The revelation had come in the bathroom, when he'd found that scar. That damned ugly scar that could only have come from a knife-blade. He'd seen enough of them through the years to recognize it. Did she really think she could deny it? The lies were what had set him off, but the truth was, he was as angry at himself as he was at her.

He'd blundered badly in his approach to her, he'd realized it the moment he saw the scar. He'd read Lisa as a dull, bored corporate functionary, deadened by the monotony of her job. He thought she'd be delighted to find herself in a romantic-comedy flirtation, secretly thrilled to be caught up in international intrigue. Despite the lies he knew she was telling, nothing in her manner in the bar had contradicted it. Even after he'd dropped the bomb on her he'd kept up the mood, touching her lightly every now and then, leaning into her space, bantering with just the right mix of menace and sexual attraction to draw her into his web.

Dear God, how could he have been so stupid? All the signs of past trauma were there for anyone to see. He of all people should've spotted it. No wonder she'd lied. Every move he made must have set off alarm bells in her head - she'd thrown up defense after defense, told lie after lie, building up armor over the old sore spots. Those little touches must've felt like a telegraphing of the blows to come.

She was curled up into the corner of her seat now, cringing as far from him as she could get. No surprise there. She probably half-expected him to pounce on her like something from an 80s slasher movie. And why not? Nothing he'd done tonight would lead her to think otherwise.

He'd learned his lesson, hadn't tried to touch her or make conversation since the call. Hadn't looked at her much, though he never let his awareness of her slip. Let her withdraw from him, into the safety of her shell.

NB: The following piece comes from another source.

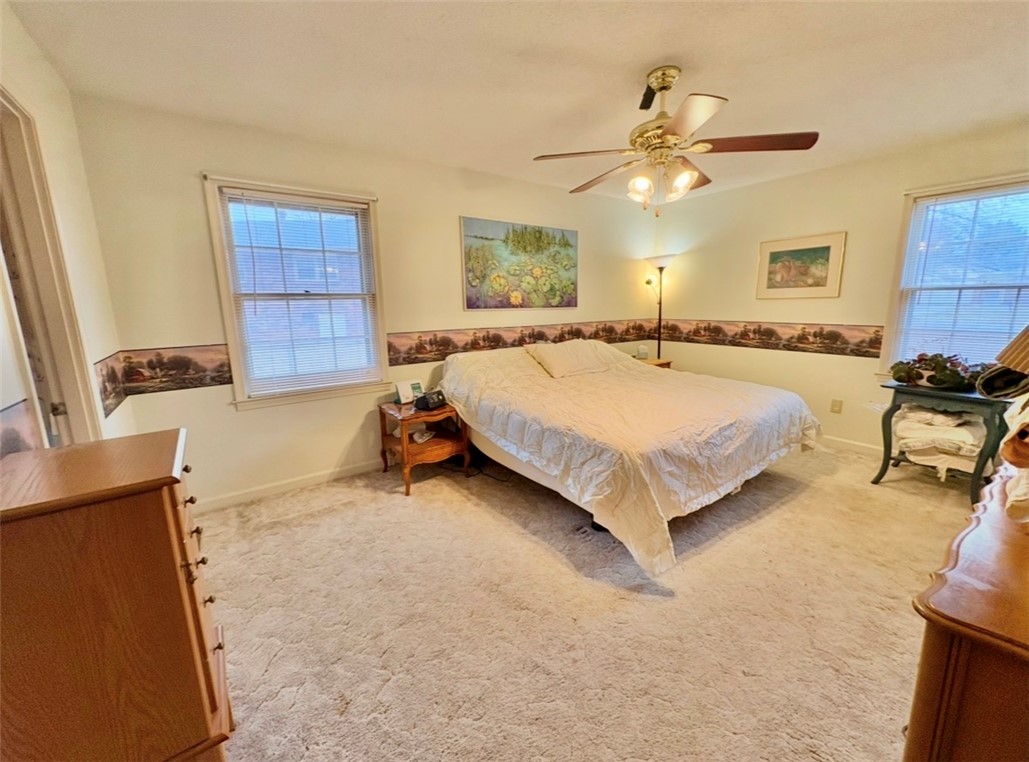 402 Loblolly Drive Anderson, SC 29625 - Photo 24 of 43 This inviting bedroom features a cozy ambiance perfect for relaxation and peaceful nights.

He'd been a fool to try to draw her out of it, and doubly a fool to lose his long-buried temper when he failed.

The first light of dawn was creeping around the edges of the clouds, making Lisa's profile glow golden. If he squinted, he could just make out the top edge of the Miami skyline. Soon it would all be over, and he'd walk out of her life and back into his own. He wondered how long it would be before he stopped thinking about her.

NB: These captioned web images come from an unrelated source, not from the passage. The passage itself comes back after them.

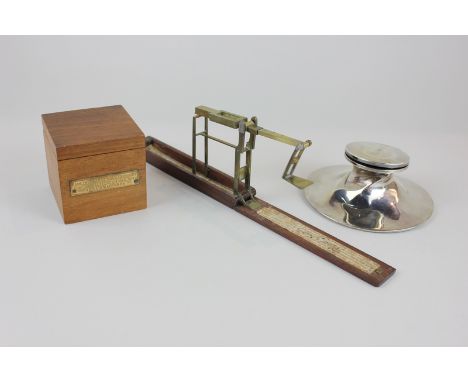 A George V silver inkwell (a/f), a  portable coin scale by Wilkinson and a wooden cased inkwell made from the teak of HMS Iro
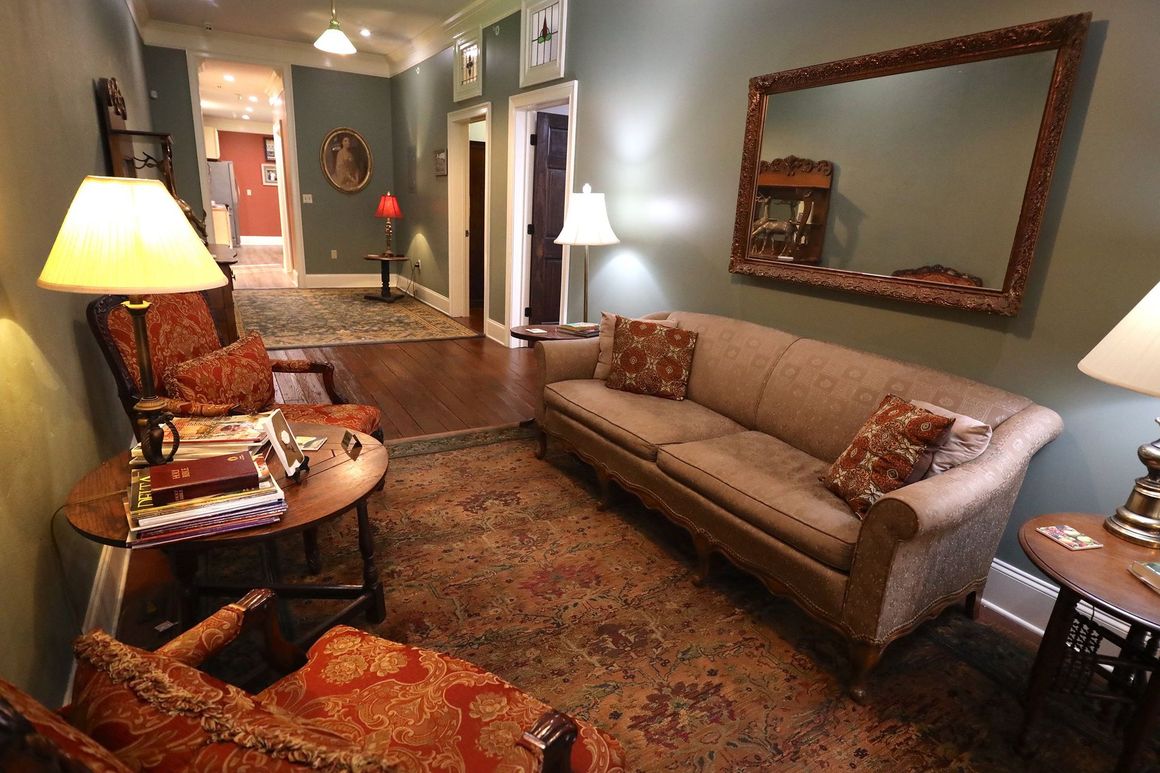A living room with a couch , chairs , lamps and a mirror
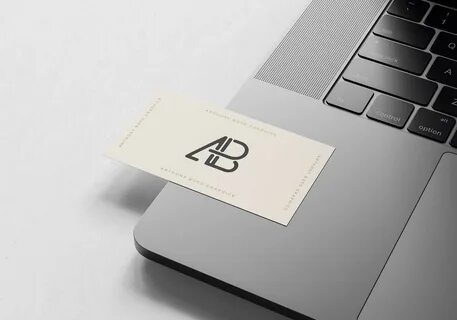 Free Business Card on MacBook Pro Mockup (PSD)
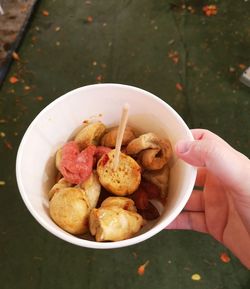 High angle view of hand holding food in bowl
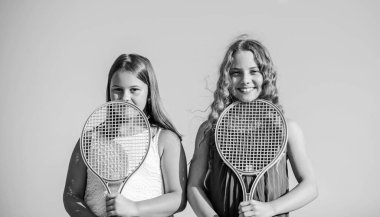 Eğitimden sonra dinleniyorum. Açık hava oyunları. Tenis oyna. çocukluk mutluluğu. Tenis raketli küçük kızlar. Yaz sporları aktivitesi. Enerjik çocuklar. Mutlu ve neşeli. spor oyunu oynanıyor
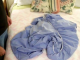 This is a fitted sheet – wait until you see how he folded it so neatly!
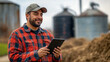 © Mattie - Happy farm technician using a tablet in the field, large scale farming and internet connectivity. Blue collar jobs, hispanic, man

But that was the way it had to be. He'd done his job, she'd done hers, and there could be no further contact between them. Nothing to connect the organization to a screwup in room assignments at the Lux Atlantic. He couldn't let it matter that he still wanted to know the details about that scar, or why her parents divorced after so many years, or what she would be like if he ever got her to let her guard completely down. What it would be like to kiss her ...

He shook his head slightly. Never happen, now. He'd screwed it all up, crushed any traces of attraction or trust she might ever have felt toward him. In less than two hours Lisa Reisert would be old business, a dead issue. Now was the time to start accepting that.

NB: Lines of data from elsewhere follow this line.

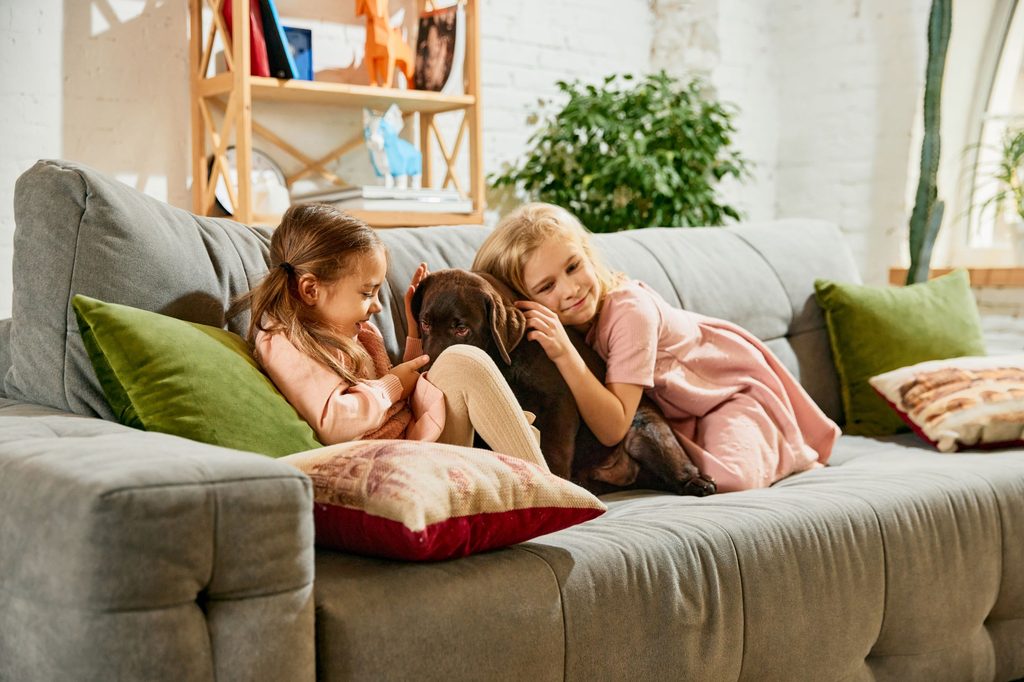 Two girls on a couch with a Labrador retriever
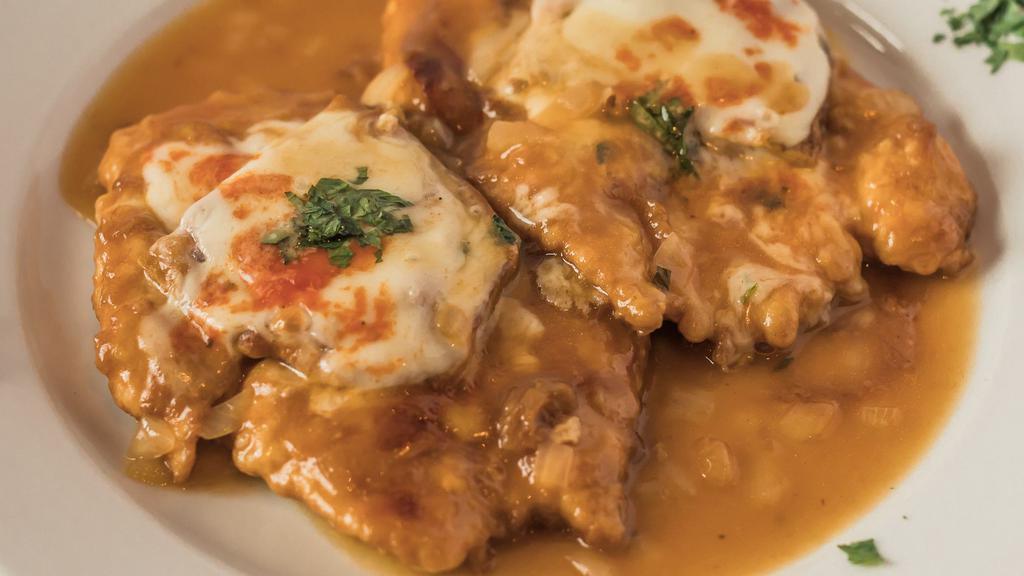Chicken Sorrentino · topped with eggplant, prosciutto & mozzarella in a light brown sauce with onions.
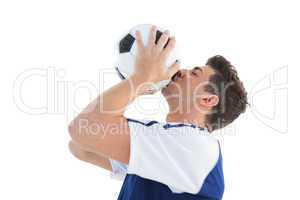 Football player in blue kissing the ball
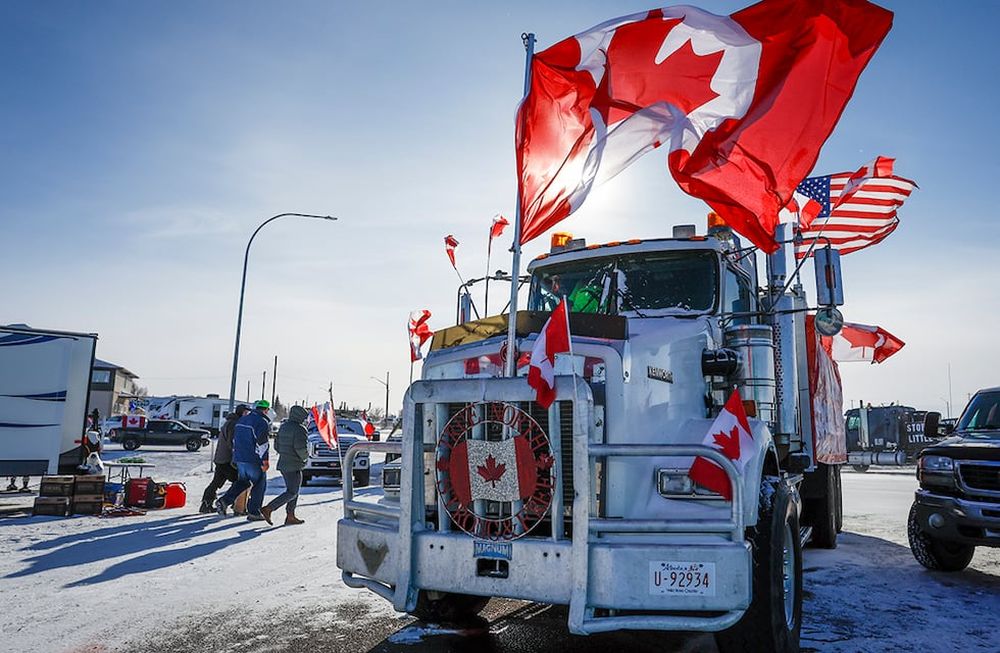 The last truck blocking the southbound lane moves after a breakthrough resolved the impasse where anti-COVID-19 vaccine mandate demonstrators blocked the highway at the busy U.S. border crossing in Coutts, Alberta, Wednesday, Feb. 2, 2022. (Jeff McIntosh /The Canadian Press via AP)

He had to detach his emotions from her, so he could finish his job. So he could go back to the life he'd worked so hard to build. It had always been enough. It would have to be again.

Still. Everything was in place now, the hard work done. He could afford to treat himself to coffee with her, a little more flirting, the chance for a long last look at her before they became islands unto themselves again.

She'd take no pleasure in it, he knew now, but still. It seemed so little to ask. All things considered.